Although knowing correlation coefficients of R continuums makes it easy to determine global maximum, there's still the problem of significant usage of memory space and processing time. Instead of that, it is more efficient to set correlation coefficients in discreet samples and then to locate maximums of correlation coefficients of these discreet data by using interpolation or curve fitting. Algorithm that is used for curve fitting of correlation coefficients implies that the curve can be approximated with parabola near its maximum value. In the case of correlation coefficients parabolic approximation of elevation, additional transformation of its coordinates is needed, because the curve is not symmetric near its maximum value. Formulas for precise estimation of azimuth AZK and elevation ELK of arriving signal are presented in following: 
General Purpose Graphic Processor Tesla K20X
GPU has a multicore architecture consisting of thousands of cores. When parallelizing any algorithm, it should be decomposed into various parts, and each part is broken down into tasks. Each task is executed on a different core of the GPU, and each task contains threads which are executed simultaneously.
Implementation of the algorithm for DOA estimation based on the correlative interferometer method is done on NVIDIA Tesla K20X. The NVIDIA Tesla K20X GPU accelerator is a PCI Express, dual-slot computing module comprising of a single GK110 GPU. The Tesla K20X is designed for servers and offers a total of 6 GB of GDDR5 on-board memory and supports PCI Express Gen2. It is a device with 2688 CUDA cores with 732 MHz for the core clock. In Fig.  1 is shown block diagram for the Tesla K20X GPU dual-slot computing processor module [3].
Fig. 1. Tesla K20X Block Diagram
Tesla K20X GPU accelerator is a performance optimized, high-end product and uses power from the PCI Express connector as well as external power connectors. Board power is 235 W and idle power is 25 W. Tesla K20X is designed to be the performance leader in double precision applications and the broader supercomputing market. It provides a peak performance of 3.95 TFLOP for a single precision floating point and 1.17 TFLOP for a double precision floating point. For example, Tesla K20X manages to score 1.22 TFLOPs in double precision general matrix multiply (DGEMM), which puts it at almost three times faster than the previous generation Tesla M2090 accelerator. In figure 1234 are shown graphics for comparison in precision performances.
NVIDIA Tesla K-series Accelerators are based on the NVIDIA Kepler compute architecture and powered by CUDA. CUDA is a general purpose parallel computing platform and programming model that leverages the parallel compute engine in NVIDIA Tesla K-series GPUs to solve many complex computational problems in a more efficient way than on a CPU. CUDA comes with a software environment that allows developers to use C as a high-level programming language. The massively parallel hardware architecture and high performance of floating point arithmetic and memory operations on GPUs make them particularly well-suited to many of the scientific and engineering workloads.
Implementation of Correlative Interferometer Method for DOA Estimation at GPU Tesla K20X
GPUs are mainly programmed through extensions of commodity programming languages such as C, C++, and Fortran. Low-level API-s, such as CUDA and OpenCL offer significant control over program execution and performance optimization, but they pose a problem for non-experts in the field of computer science. On the other hand, high-level, directive-based APIs exist, such as OpenACC, in which compiler is responsible for code generation. In both cases, some knowledge of GPU architecture is desirable, since performance optimization is a challenging task on the GPU. Performance can vary greatly depending on the resource constraints of the particular device architecture, and it is much on the developer to exploit all parallelism available [6] .

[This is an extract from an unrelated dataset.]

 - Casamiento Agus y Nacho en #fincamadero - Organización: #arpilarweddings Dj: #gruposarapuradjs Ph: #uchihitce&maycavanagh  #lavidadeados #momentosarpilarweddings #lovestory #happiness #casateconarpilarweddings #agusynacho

A typical GPU consists of several streaming multiprocessors (SMs) that are able to execute a large number of lightweight threads. Each SM consists of a number of scalar processors. Typically, CUDA programs are executed in co-processing fashion. Sequential parts are executed on the host CPU, while compute-intensive parts are offloaded to the GPU for parallel execution, as special function called kernels. Kernel execution is organized as a grid of thread blocks. Threads are executed in a SIMD fashion. Threads in a thread block can be synchronized using a barrier, but global synchronization is achieved only when kernel execution terminates.
Threads from different thread blocks cannot cooperate, since they may or may not execute on the same SM. Available resources (registers, shared memory) are shared by all thread blocks executed on particular SM.

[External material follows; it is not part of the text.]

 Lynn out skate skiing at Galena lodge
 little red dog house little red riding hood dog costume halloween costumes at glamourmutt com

GPU memory architecture is designed to support high throughput and execution of a number of threads in parallel. It consists of a hierarchy of memories that differ in speed and capacity. Global DRAM memory accesses are slow, so threads can utilize other smaller memories to speed up the execution, such as registers, shared memory, constant memory, etc. Each thread has an exclusive access to allocated registers and local memory. Threads in a block could share data through, user-managed, per-block shared memory. Typically, CPU and GPU use different, physically separated memory spaces, so explicit transfers of data between CPU and GPU are needed. GPU based the correlative interferometer method for DOA estimation in the wideband direction finder is implemented as a dynamic linking library (DLL) for National Instruments LabVIEW software package. The correlative interferometer method is performed through library calls that are provided with all necessary data: frequency, antenna steering array, measured phase difference, etc. Estimated DOAs are stored in memory as 1D, 1×H vector.

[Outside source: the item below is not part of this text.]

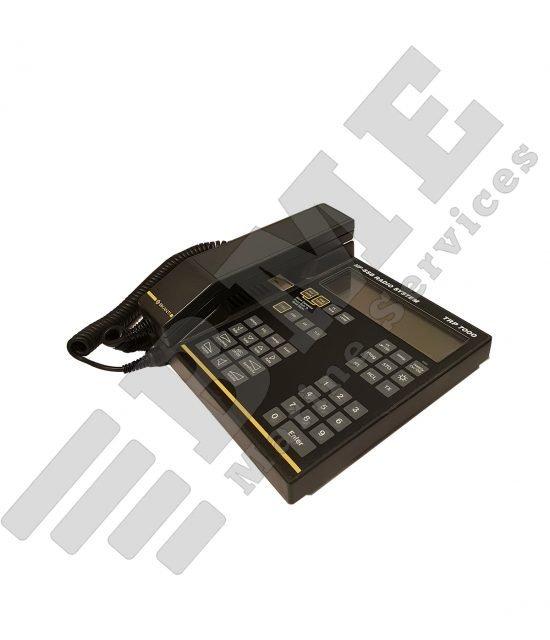 Skanti Control Unit for TRP-7000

The correlative interferometer method is implemented in few steps:
• Initialization step is used to allocate CUDA objects, initialize the data structure used in other library calls, and transfer the data to the GPU.
• Starting kernel function kernel_DOA_estimation<<<dim3(8), dim3(1024)>>> that provide DOA estimation at each of H frequency bin, H=8192 in the instantaneous frequency bandwidth of 21 MHz.
• Based on known antenna array and selected central frequency of the instantaneous bandwidth, steering vectors for predefined set of DOAs are calculated for each frequency bin. In our case there 756 possible DOAs in the defined set .
The number of threads is 756 that corresponding to the defined set of possible DOAs. In each threads correlation coefficients are estimated forming correlation matrix. Measured phase difference and calculated steering vectors for predefined set of DOAs are used for estimation of the correlation coefficients. Correlation coefficients are matrix dimension, ∈ 36×21 .
Paper: ASAT-17-018-RS 6/7
• These estimated matrices with correlation coefficients are used in the next step for estimation of DOAs at each frequency bin by parabolic approximation.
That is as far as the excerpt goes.